# WORK TO COMPLETE:
[a] Repeat the stretch of the thread about Gen 2 wheels on a Gen 1 Cruze from "So for the past" through "I mount them.".
[b] In the thread about Gen 2 wheels on a Gen 1 Cruze, what happened to two of PurdueCruze's Sparco rims?
[c] In the thread about Gen 2 wheels on a Gen 1 Cruze, why did PurdueCruze consider having the new rims powder coated black?

# PASSAGE:
_ _ _ _ _

# Gen 2 17" wheels on Gen 1 Cruze



## PurdueCruze (Jun 24, 2014)

So for the past year and a half I've been running Sparco rims on my Cruze, but 2 of them were recently claimed by a pothole thanks to Indiana's great highways. :cussing:

Yesterday I ordered these 17" rims from the second gen Cruze to fit on my car (gen 1 ECO). I'll post update pictures to this thread when I mount them. 









I am considering having them powder coated black (the Sparco rims were black, car is black), what do you guys think?


----------



## EricSmit (Dec 21, 2016)

I like black wheels.


----------



## MP81 (Jul 20, 2015)

Black should look great.


----------



## evo77 (Sep 5, 2011)

All black...meh.

How about just keeping that cool dark grey finish?


----------



## PurdueCruze (Jun 24, 2014)

Here is a crappy snapchat picture of the new rims. 

Pretty happy with them! They are much darker than they appear on the Chevy Accessories website, I was expecting a brighter aluminum finish. 

I miss the all black look but I think I'll keep them as is.


----------



## EricSmit (Dec 21, 2016)

Those look phenomenal.


----------



## sparkman (Oct 15, 2015)

Whoa, those actually look awesome. I would keep it as it is too, because that is certainly eye catching.


----------



## MP81 (Jul 20, 2015)

Woah - love it.


----------



## Blancmange (Jan 9, 2013)

That looks great! Leave them as they are!


----------



## evo77 (Sep 5, 2011)

They look awesome! Nice job!

Don't you dare change the finish on those beauties!


----------



## PurdueCruze (Jun 24, 2014)

Thanks all! I promise I won't mess them up haha.


----------

_ _ _ _ _

# DATASET ROWS:
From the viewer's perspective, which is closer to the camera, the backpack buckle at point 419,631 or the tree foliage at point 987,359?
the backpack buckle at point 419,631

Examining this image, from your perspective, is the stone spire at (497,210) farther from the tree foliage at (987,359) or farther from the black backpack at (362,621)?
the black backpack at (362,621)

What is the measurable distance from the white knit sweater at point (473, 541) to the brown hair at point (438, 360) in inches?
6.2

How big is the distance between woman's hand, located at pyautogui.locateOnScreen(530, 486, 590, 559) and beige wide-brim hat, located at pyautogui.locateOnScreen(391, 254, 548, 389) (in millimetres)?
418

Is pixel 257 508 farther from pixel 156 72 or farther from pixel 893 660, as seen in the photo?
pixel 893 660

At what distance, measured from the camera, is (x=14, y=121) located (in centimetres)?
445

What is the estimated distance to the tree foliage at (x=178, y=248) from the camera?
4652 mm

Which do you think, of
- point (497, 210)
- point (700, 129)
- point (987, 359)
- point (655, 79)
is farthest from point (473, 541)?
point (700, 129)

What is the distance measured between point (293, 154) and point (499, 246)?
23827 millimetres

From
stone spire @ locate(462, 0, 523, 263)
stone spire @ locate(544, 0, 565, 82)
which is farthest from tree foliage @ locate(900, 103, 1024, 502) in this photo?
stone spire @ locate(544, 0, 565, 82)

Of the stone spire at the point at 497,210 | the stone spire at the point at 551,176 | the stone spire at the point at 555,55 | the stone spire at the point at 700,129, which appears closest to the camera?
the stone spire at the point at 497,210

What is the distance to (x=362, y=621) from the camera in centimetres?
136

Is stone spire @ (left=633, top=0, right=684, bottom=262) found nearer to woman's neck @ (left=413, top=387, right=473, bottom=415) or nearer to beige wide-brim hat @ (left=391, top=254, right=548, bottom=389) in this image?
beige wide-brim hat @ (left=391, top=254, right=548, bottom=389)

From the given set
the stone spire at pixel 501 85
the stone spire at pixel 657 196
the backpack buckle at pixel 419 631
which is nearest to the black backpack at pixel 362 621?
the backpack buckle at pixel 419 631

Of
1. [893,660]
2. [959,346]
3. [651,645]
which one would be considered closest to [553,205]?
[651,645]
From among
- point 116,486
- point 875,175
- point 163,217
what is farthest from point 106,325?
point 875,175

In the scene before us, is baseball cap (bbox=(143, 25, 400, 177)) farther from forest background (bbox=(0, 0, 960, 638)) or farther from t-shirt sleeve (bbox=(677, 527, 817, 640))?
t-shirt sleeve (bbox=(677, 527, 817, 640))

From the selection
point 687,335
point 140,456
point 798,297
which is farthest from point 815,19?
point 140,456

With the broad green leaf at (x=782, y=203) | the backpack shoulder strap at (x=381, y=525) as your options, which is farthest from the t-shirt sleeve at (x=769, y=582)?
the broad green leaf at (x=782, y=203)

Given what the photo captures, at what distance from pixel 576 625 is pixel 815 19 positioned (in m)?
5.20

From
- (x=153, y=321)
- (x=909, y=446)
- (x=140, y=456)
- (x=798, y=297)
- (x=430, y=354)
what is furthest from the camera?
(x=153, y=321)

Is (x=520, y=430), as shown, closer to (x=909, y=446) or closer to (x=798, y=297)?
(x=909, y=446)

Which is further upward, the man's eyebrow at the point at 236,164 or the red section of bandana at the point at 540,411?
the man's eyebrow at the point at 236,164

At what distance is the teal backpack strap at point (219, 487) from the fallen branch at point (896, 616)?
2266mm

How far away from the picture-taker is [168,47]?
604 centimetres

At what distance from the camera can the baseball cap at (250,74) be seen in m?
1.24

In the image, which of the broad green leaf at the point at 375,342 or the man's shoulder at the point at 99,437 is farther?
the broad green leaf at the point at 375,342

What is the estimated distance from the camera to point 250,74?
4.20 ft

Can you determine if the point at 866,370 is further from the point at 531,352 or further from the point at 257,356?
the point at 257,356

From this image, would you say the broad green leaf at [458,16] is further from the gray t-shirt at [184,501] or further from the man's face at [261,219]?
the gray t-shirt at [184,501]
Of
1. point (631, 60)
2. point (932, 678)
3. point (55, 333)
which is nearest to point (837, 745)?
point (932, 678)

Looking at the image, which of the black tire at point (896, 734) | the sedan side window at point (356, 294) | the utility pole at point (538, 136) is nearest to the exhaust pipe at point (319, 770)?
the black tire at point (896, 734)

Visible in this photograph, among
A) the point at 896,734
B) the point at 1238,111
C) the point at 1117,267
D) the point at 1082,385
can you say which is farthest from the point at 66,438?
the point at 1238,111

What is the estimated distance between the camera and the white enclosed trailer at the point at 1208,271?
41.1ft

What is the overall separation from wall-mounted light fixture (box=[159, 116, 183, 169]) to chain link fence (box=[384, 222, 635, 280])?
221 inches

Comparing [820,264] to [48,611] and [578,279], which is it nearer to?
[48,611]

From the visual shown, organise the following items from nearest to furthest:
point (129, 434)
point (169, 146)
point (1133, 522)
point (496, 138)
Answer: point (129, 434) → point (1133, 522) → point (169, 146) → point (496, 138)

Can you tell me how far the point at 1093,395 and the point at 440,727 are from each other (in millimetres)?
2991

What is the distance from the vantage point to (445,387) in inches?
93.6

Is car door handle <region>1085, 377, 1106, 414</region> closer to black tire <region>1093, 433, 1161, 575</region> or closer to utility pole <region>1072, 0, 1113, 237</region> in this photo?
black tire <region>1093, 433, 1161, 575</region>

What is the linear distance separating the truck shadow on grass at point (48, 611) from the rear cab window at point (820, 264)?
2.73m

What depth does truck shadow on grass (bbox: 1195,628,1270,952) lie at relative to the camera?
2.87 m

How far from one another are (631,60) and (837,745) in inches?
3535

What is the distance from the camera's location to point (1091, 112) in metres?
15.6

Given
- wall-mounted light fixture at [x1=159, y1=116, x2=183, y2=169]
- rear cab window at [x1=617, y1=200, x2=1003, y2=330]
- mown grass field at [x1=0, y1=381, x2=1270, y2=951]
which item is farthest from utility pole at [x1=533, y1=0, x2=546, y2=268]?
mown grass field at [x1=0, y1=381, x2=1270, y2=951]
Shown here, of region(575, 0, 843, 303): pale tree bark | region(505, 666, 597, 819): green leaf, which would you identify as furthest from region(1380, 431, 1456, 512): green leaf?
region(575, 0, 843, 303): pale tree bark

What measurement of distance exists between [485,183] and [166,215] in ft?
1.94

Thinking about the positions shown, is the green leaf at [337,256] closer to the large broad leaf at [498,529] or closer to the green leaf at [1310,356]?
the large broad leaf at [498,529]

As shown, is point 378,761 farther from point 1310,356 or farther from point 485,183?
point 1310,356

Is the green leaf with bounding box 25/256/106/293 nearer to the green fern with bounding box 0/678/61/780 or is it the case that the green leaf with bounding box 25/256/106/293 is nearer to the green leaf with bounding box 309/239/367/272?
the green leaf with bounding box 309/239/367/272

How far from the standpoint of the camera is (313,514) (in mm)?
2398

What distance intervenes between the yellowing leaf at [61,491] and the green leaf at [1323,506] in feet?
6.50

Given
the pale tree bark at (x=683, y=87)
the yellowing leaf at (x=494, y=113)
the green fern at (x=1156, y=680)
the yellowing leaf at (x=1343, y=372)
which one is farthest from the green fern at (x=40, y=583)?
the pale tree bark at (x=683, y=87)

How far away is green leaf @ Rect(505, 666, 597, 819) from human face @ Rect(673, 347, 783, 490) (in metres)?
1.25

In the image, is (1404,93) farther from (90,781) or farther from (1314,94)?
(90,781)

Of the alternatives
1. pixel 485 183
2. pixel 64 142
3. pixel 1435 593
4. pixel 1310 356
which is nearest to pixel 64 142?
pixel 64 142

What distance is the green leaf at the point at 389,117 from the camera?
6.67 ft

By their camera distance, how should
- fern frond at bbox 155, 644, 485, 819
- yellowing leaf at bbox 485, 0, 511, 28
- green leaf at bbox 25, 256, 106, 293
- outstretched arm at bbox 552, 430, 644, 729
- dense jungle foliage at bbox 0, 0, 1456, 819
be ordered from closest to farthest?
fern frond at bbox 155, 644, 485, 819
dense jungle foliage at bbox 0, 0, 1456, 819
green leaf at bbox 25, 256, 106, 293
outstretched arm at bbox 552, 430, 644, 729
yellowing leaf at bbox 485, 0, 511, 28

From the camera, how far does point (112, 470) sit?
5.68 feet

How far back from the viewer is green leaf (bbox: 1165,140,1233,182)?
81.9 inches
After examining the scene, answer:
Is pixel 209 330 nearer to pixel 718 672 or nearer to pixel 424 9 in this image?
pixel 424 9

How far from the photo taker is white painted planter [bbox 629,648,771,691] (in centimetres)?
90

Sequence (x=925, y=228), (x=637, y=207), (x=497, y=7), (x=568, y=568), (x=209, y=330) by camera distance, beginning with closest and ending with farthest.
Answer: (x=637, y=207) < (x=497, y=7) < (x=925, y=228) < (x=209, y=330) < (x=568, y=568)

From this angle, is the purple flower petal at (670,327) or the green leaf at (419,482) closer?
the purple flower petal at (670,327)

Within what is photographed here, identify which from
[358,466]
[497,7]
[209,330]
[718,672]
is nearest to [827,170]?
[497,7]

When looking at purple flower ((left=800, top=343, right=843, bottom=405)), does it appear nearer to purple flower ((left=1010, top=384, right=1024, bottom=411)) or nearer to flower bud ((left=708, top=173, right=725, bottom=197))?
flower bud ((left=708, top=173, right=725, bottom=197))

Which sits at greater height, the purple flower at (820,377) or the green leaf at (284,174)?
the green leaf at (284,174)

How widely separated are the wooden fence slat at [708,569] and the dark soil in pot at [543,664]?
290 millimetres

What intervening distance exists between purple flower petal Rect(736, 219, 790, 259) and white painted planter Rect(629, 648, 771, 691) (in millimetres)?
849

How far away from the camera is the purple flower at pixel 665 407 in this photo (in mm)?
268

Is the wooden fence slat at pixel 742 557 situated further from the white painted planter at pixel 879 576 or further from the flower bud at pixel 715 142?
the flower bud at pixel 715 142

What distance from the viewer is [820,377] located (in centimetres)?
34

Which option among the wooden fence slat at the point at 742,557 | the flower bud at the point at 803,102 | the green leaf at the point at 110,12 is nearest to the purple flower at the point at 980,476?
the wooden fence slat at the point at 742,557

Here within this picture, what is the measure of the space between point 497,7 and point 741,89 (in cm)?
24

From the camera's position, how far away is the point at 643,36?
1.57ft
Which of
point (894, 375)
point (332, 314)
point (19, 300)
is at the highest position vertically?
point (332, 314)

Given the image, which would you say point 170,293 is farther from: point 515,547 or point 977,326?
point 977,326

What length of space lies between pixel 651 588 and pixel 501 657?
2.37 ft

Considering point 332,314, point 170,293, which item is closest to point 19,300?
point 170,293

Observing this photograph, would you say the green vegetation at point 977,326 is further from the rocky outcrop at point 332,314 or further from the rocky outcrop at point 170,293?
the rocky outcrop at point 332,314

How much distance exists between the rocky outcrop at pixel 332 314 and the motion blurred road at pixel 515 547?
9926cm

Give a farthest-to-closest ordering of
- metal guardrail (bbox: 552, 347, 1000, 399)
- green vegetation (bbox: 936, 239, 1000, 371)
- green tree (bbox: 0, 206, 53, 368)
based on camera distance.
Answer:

_ _ _ _ _

# RESULTS FOR THE EXERCISE:
[a]
So for the past year and a half I've been running Sparco rims on my Cruze, but 2 of them were recently claimed by a pothole thanks to Indiana's great highways. :cussing:

Yesterday I ordered these 17" rims from the second gen Cruze to fit on my car (gen 1 ECO). I'll post update pictures to this thread when I mount them.

[b] They were claimed by a pothole on Indiana's highways.

[c] The Sparco rims previously on the car were black, and the car itself is black.